De Lyon à Saint-Vallier.

Pendant que l’empereur remontait vers le Val de Loire, la grande sénéchale, partie de Fontainebleau, avait, de son côté, pris la route du Valentinois : son père venait de rendre l’âme en son château de Pisançon. La famille l’avait enterré dans la chapelle des Saint-Vallier, à Saint-Vallier... Louise, la fille cadette de Diane, accompagnait sa mère sans trop se plaindre. L’aînée, Françoise, n’était plus aussi libre depuis son mariage.

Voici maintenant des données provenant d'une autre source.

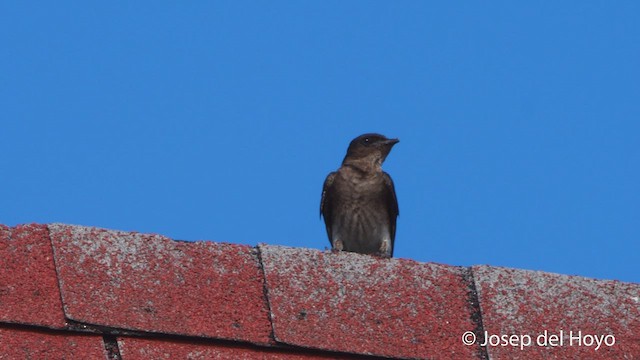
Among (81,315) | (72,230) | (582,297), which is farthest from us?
(582,297)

Le « gentil seigneur » Jean de Saint-Vallier, jadis condamné à mort2 pour avoir pris part à la trahison du connétable de Bourbon, puis gracié sur intervention de sa fille et de son gendre, était devenu de ce fait un poids pour Diane, et un danger. Sa position à la Cour et l’avenir de ses filles avaient justifié, pensait-elle, un éloignement complet. Sans appel.

Mais à présent que ce père si peu commun était mort – mort loin d’elle et, disait-on, en implorant une fois encore son pardon – elle ne pouvait se défendre d’un reflux de sentiments enfouis, d’une remontée de souvenirs d’enfance. Parce qu’elle avait très peu connu sa mère, Diane s’était, petite, raccrochée de force à ce père amusant et léger ; et lui-même, plus attaché, sans aucun doute, à cette fillette étonnante qu’à ses quatre frères et sœurs, avait su tisser avec elle des liens que même le temps, même les graves soubresauts de la vie, n’avaient pu détruire tout à fait. Diane se revoyait chevauchant avec lui, intrépide, sur leurs terres accidentées du beau pays diois ; elle le voyait encore lui rendant visite à Chantelle, chez Madame la Grande3 – à la main une cage contenant un couple d’inséparables ; il lui semblait l’entendre, à côté d’elle, pérorer sur ses procès contre Madame, tandis qu’ils assistaient, à Rouen, à quelque grand-messe...

Diane se complaisait à ces évocations, et l’intimité de sa litière cachait des sourires plus que des pleurs qui ne vinrent pas. C’est tout juste si elle regrettait de n’avoir pas été présente lorsque son père, remarié, rangé, avait – jusqu’à ces derniers temps – exprimé l’espérance de la revoir. En revanche elle se promettait de lui rendre justice auprès de ses filles et de leur propre descendance. Plus tard...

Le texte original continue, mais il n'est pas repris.